◆ **USING THE INFORMATION**
- a) In the passage on water-supply maps, where are most of the places colored blue on the combined map?
- b) Say whether each statement agrees with the passage on water-supply maps, answering yes or no and quoting the deciding words: (i) The climate-only map looks more alarming than the population-only map. (ii) Green on the maps means little or no change. (iii) Population and economic growth harm water availability nearly everywhere.
- c) Carry on the passage on water-supply maps from its final sentence.

One of the maps is quite scary-looking and captures the combined effects of both climate and population trends on human water-supply stress. Most of the world is colored red (indicating less water availability than today) with a few places colored blue (more water availability, mostly in Russia and Canada) and even fewer in green (meaning little or no change). This fearsome red map suggests that by the year 2025 much of humanity’s water supply will be worse off, either from population growth, or climate change, or both.

The other two maps separate out the effects of population and climate change. The population-only map is even scarier than the combined map. Nearly all the world is bathed in red, with blue colors even rarer than before. Compared to it, the climate-only map seems almost benign, with roughly equal proportions of blue and red tones and even more in green. In other words, climate changes are expected to both harm and help water availability in different parts of the world, whereas population and economic growth harm it nearly everywhere.206 So even if our climate-change problems could somehow disappear tomorrow (and they won’t), we would still face enormous challenges to water supply in some of the hottest, most crowded places on Earth.

◆ **COLLECTED MATERIAL**
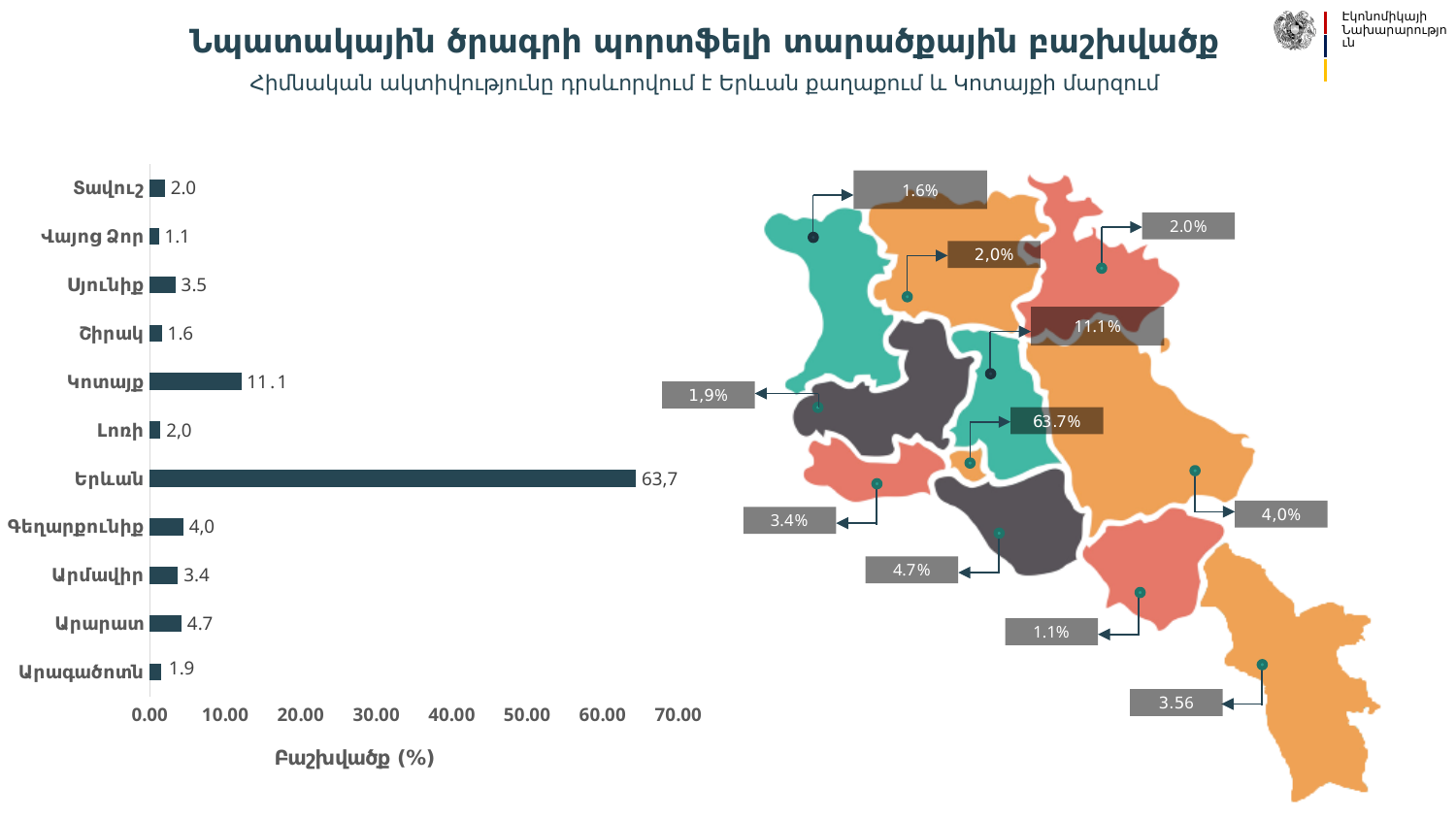
Is the value for Երևան in the bar chart greater or less than 60.00? greater What is the value for Վայոց Ձոր in the bar chart? 1.1 Which category has the lowest value in the bar chart? Վայոց Ձոր What is the value for Երևան in the bar chart? 63,7 Which has a larger value in the bar chart, Սյունիք or Արմավիր? Սյունիք What type of chart is shown on the left of the slide? bar chart What is the value for Կոտայք in the bar chart? 11.1 What is the label of the horizontal axis of the bar chart? Բաշխվածք (%) What is the difference between the values for Կոտայք and Արարատ in the bar chart? 6.4 What is the value for Արարատ in the bar chart? 4.7 Which category has the highest value in the bar chart? Երևան How many categories are shown in the bar chart? 11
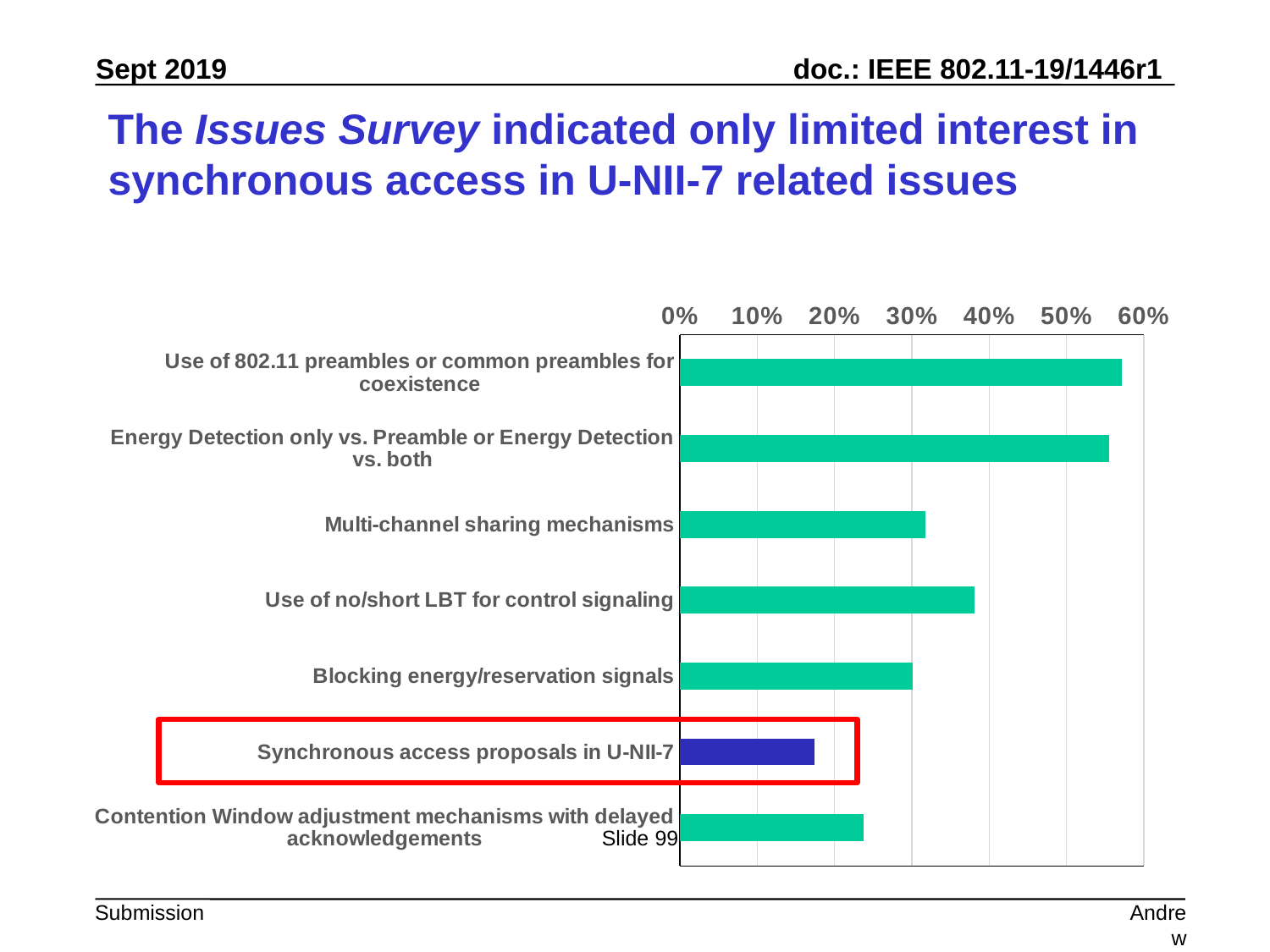
How many categories are plotted in the chart? 7 What is the highest value shown on the percentage axis of the chart? 60% Which has the larger value: Use of no/short LBT for control signaling or Multi-channel sharing mechanisms? Use of no/short LBT for control signaling Is the value for Use of 802.11 preambles or common preambles for coexistence greater or less than 50%? greater Which category's bar is drawn in a different colour (dark blue) and outlined with a red box? Synchronous access proposals in U-NII-7 Which category has the lowest value in the chart? Synchronous access proposals in U-NII-7 Which has the larger value: Contention Window adjustment mechanisms with delayed acknowledgements or Synchronous access proposals in U-NII-7? Contention Window adjustment mechanisms with delayed acknowledgements Is the value for Contention Window adjustment mechanisms with delayed acknowledgements greater or less than 20%? greater Is the value for Synchronous access proposals in U-NII-7 greater or less than 20%? less What kind of chart is shown on the slide? bar chart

◆ **SET OF ANSWERS**
- a) Mostly in Russia and Canada.

- b)
(i) No: "Compared to it, the climate-only map seems almost benign"
(ii) Yes: "in green (meaning little or no change)"
(iii) Yes: "population and economic growth harm it nearly everywhere"

- c)
Drinking Sh**

It’s hard to imagine the world behind those red maps. To most people—especially living in cities—clean water is like oil and electricity: one of those things upon which they depend mightily yet give barely a passing thought. In my own city of Los Angeles, everyone will gladly pay a hundred dollars a month for cable television, yet would roar in protest if forced to pay that much for life’s elixir piped directly into their homes. When Governor Schwarzenegger declared a state of drought emergency, I studied my water bill closely for the first time in my life. For two months of clean drinking water, snared from faraway sources and delivered to my house by one of the world’s most expensive and elaborate engineering schemes, I was charged $20.67. I spend more on postage stamps.

If only everyone could indulge such ignorant bliss. While eight in ten people have access to some sort of improved water source,207 this globally averaged number masks some wild geographic discrepancies. Some countries, like Canada, Japan, and Estonia, provide clean water to all of their citizens. Others, especially in Africa, do so for under half. The worst water poverty is suffered by Ethiopians, Somalis, Afghanis, Papua New Guineans, Cambodians, Chadians, Equatorial Guineans, and Mozambicans.208 Even their statistics hide the most glaring divide—between cities and rural areas. Eight in ten urban Ethiopians have some form of improved water whereas just one in ten rural Ethiopians do.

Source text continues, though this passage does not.